Secure Documents for an Insecure World
Friday, February 19, 2016
by Mark Brudnak
If “Knowledge is power,” as Francis Bacon claimed, institutions would do well to protect it. Yet hardly a week goes by without reports of a serious document breach. According to a study by IT analysis firm Quocirca, only 15 percent of organizations believe their printing infrastructure to be very secure. This same report states that “70% of respondents indicated that they have suffered one or more accidental printing-related data breaches.”
Due to stringent laws protecting sensitive medical information, hospitals and other healthcare providers are scrambling to address their security shortfalls as well. HIPAA, HITECH, and other regulations have forced organizations everywhere to reexamine their healthcare document management and security measures. Failure to safeguard Protected Health Information (PHI) could result in being listed on the infamous data breach “wall of shame.”
Healthcare Document Security: Threats and Responses
When it comes to safeguarding healthcare documents, many organizations focus solely on the external threat. Intelligent network security measures and use of SSL (TLS) can mitigate some of the risk; creating a secure healthcare printing environment starts with access control. A 2011 Gartner news report cautioned organizations to “Treat printers as smart devices capable of inflicting damage on business systems…” and “Ensure that your printers and multifunction products are behind your corporate firewall.”

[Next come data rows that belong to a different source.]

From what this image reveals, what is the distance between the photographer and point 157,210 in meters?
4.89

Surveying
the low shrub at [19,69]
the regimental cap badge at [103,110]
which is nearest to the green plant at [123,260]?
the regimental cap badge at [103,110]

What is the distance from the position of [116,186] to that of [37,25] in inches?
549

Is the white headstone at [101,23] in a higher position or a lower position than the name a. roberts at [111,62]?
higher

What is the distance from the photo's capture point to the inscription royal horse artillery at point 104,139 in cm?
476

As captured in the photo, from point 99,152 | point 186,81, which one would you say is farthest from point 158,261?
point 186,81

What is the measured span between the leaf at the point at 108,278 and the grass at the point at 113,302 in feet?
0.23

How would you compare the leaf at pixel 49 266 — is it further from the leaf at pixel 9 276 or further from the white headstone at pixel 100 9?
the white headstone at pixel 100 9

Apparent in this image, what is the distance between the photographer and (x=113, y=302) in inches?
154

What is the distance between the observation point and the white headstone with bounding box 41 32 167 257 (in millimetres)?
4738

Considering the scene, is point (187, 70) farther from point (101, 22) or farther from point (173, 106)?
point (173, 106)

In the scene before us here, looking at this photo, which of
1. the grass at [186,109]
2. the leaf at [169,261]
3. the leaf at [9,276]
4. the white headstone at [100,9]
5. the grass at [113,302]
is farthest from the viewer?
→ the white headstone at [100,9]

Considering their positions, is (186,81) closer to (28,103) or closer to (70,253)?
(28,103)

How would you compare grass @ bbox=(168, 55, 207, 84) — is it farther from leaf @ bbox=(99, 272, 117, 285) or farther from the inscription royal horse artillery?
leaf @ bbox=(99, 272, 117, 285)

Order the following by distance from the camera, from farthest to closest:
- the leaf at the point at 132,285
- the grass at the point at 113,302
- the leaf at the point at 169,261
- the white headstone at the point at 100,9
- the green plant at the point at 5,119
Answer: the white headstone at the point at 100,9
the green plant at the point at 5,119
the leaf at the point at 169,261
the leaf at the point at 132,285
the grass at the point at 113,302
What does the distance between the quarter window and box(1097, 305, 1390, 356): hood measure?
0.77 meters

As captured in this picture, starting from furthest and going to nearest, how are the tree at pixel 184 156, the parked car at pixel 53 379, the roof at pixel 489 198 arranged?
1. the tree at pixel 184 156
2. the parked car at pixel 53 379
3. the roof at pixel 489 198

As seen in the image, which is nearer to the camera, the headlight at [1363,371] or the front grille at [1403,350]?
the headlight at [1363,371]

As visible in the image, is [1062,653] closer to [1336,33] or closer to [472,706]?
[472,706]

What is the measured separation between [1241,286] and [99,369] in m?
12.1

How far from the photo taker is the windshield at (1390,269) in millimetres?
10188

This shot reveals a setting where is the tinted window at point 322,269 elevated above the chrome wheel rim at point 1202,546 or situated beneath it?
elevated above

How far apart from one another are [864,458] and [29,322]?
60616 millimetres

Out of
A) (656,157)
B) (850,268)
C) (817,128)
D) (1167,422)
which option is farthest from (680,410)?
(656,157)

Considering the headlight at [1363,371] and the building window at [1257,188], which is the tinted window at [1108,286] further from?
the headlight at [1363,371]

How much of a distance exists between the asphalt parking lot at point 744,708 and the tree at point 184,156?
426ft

But even the most secure fortress has internal security threats. Printers and queues should be configured to prevent unauthorized users from viewing queued print jobs. Enterprise output management software simplifies configuration tasks while providing administrators powerful audit tools to detect and deter unauthorized document access. The saying “trust but verify” definitely applies to healthcare information.
Perhaps the easiest document to protect is the one never printed in the first place. Instead of distributing a print job to a user’s nearest printer, a company can distribute access to a protected electronic copy via an email link. By requiring users to “view first then print” or “view instead of print,” IT organizations can electronically track document access while reducing the cost of paper and other consumables.
The Case for Pull Printing
When physical hardcopy is required, pull printing (follow me print) is one way to protect against unauthorized document access. In a pull printing environment, user-submitted print jobs are not routed directly to a printer. Instead, the documents are stored (held) until the user authenticates at the MFD or other output device. After swiping an ID card, entering a PIN code, or otherwise authenticating, the user selects one or more of the queued documents for printing.
The advantages of pull printing are many. By holding print jobs until the intended user is at the device, such systems eliminate the risk of private data sitting unclaimed in the output tray. Each successful print job is logged, creating an audit trail to aid in HIPAA security compliance efforts. Gartner research indicates that 10% of printed documents are never retrieved by users, and this wastage can be eliminated by a pull-printing solution, resulting in significant cost savings.
Document security measures are no longer a luxury, but a necessity. Leveraging the secure printing capabilities of a true enterprise-class output management solution can help healthcare providers safeguard their patients’ PHI… and their own reputations.